LA VANGUARDIA- Baja incidencia de la huelga de guarderías municipales
Enviat per recullpremsa dins de GeneralLluís Sierra
El primer día de huelga en las guarderías municipales de Barcelona fue seguido por una tercera parte, aproximadamente, de los trabajadores que no cumplían servicios mínimos. Los 92 centros públicos abrieron sus puertas, pero en uno de cada tres sólo trabajaron quienes cubrían esos servicios mínimos. En este paro, convocado también para hoy y mañana, las cifras ofrecidas por el Ayuntamiento y por los portavoces de los huelguistas no coinciden pero son parecidas. Según los educadores, hubo huelga en 31 guarderías (en 8 de manera parcial) y 225 enseñantes pararon. Según el área de Educación del Ayuntamiento de Barcelona, la huelga afectó a 28 centros y fue seguida por 118 trabajadores. La plantilla de todos los centros es de 737 personas, de las que un tercio cumplía servicios mínimos.
Parte de las familias que llevaron sus niños a estos centros secundaron la huelga. En algunas guarderías en huelga, hubo una asistencia en torno al 30% de los niños habituales. El Ayuntamiento, sin embargo, calculó que la asistencia fue del 70%.
Los portavoces de los huelguistas criticaron como abusivos los servicios mínimos. La huelga había sido convocada por una asamblea, pero después se sometió a ratificación en cada centro. El seguimiento minoritario era esperado por los convocantes, aunque señalaron que “algunos centros han decidido hacer sólo una o dos de las tres jornadas de huelga”, en parte para tener menos deducción salarial. Si el seguimiento de la huelga crece o disminuye se comprobará hoy. El concejal de Educación, Gerard Ardanuy, preveía ayer que la huelga irá a menos. Además del paro, un centenar de trabajadores se concentró ayer en la plaza Sant Jaume, en un acto de protesta que se repitió por la tarde en la plaza Espanya.
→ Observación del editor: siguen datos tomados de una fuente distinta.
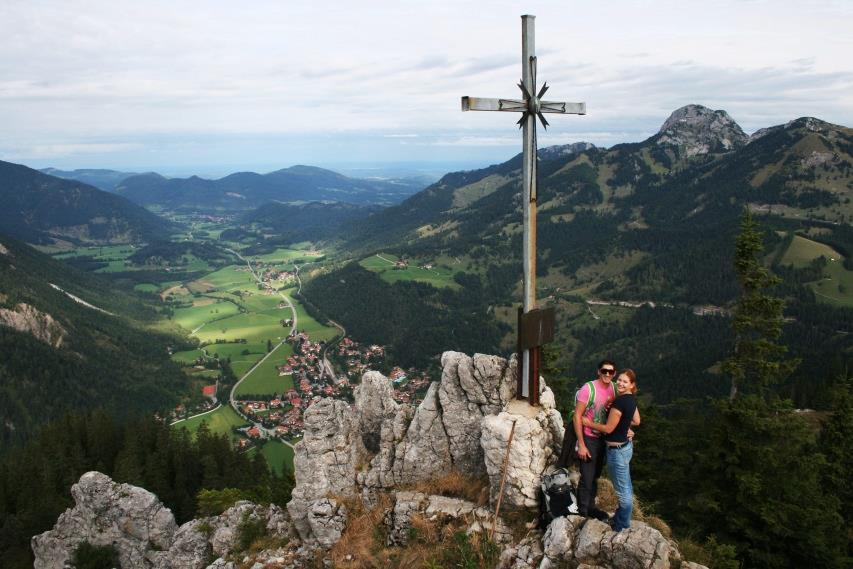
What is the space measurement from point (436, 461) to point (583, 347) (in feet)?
571

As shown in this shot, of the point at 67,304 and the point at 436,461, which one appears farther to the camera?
the point at 67,304

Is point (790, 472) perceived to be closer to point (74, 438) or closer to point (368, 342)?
point (74, 438)

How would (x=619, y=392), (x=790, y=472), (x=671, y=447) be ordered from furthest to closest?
(x=671, y=447) < (x=790, y=472) < (x=619, y=392)

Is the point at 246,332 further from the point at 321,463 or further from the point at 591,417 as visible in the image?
the point at 591,417

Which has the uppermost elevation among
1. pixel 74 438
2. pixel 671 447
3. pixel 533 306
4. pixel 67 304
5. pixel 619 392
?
pixel 533 306

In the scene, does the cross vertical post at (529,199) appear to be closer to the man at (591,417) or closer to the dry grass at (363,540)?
the man at (591,417)

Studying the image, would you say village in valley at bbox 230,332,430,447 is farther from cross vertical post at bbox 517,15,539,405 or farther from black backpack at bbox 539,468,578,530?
black backpack at bbox 539,468,578,530

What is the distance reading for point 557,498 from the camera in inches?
493

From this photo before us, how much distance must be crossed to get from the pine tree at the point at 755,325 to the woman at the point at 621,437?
1255 centimetres

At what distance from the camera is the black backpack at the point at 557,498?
1246 centimetres

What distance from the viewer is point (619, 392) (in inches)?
472

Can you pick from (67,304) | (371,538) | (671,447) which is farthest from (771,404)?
(67,304)

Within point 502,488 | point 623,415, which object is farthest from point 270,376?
point 623,415

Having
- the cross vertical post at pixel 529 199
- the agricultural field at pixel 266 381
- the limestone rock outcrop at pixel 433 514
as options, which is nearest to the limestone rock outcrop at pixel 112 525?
the limestone rock outcrop at pixel 433 514
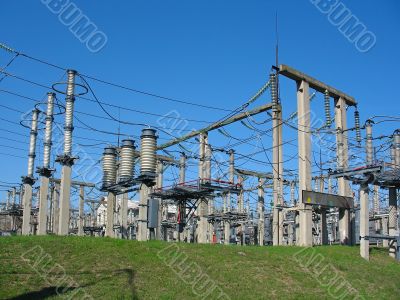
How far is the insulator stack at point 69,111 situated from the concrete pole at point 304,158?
12.0 m

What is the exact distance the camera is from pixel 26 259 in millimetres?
15766

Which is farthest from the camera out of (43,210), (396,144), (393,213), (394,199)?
(394,199)

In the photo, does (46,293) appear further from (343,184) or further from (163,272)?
(343,184)

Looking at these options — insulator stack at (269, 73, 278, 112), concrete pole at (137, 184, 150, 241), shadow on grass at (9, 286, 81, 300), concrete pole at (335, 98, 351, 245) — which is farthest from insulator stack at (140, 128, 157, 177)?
concrete pole at (335, 98, 351, 245)

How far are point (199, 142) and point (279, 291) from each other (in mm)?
22019

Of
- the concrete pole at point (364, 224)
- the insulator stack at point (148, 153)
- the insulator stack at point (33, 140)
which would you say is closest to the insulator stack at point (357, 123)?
the concrete pole at point (364, 224)

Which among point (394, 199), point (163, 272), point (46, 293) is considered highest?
point (394, 199)

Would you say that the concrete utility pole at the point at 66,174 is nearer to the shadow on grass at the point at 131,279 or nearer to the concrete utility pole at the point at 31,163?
the concrete utility pole at the point at 31,163

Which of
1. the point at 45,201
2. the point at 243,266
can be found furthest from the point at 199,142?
the point at 243,266

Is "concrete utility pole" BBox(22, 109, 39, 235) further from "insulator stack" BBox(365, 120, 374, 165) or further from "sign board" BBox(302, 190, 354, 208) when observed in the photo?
"insulator stack" BBox(365, 120, 374, 165)

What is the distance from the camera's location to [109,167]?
2606 cm

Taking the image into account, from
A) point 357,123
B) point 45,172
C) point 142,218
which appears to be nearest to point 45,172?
point 45,172

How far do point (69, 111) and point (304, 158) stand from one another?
12553 mm

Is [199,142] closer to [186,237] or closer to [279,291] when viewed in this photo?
[279,291]
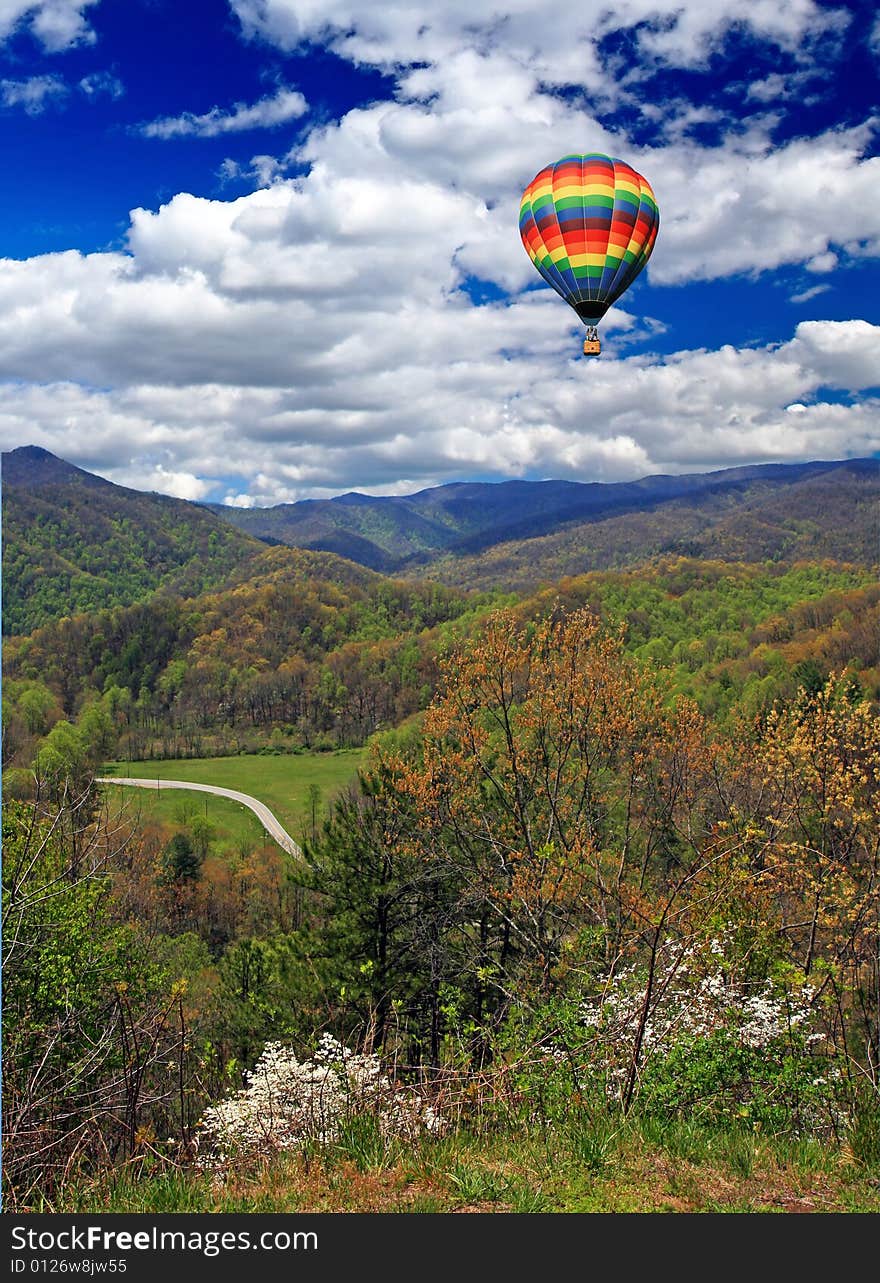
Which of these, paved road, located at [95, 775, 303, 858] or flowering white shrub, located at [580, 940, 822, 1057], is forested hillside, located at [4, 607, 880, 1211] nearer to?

La huelga se convocó tras meses de acciones de protesta contra las nuevas medidas de organización decididas por el Ayuntamiento, que significarán para el próximo curso más alumnos por aula y menor presencia de personal de apoyo (no funcionario), además de la externalización de la gestión de tres nuevos centros que han de abrir durante el próximo curso. El Ayuntamiento justifica estas medidas en necesidades económicas y en la voluntad de ofrecer más plazas en sus guarderías.
Los trabajadores ven en estas acciones un primer paso para desmontar un modelo de guardería pública de éxito y consideran que va contra la mejor atención a los niños y que crea ya una doble red de centros públicos municipales. A lo largo de los últimos meses, el Ayuntamiento ha modificado algo sus planteamientos iniciales, de manera que no se reducirá el número de empleados de apoyo, aunque su jornada se reducirá de 3,30 a 3 horas.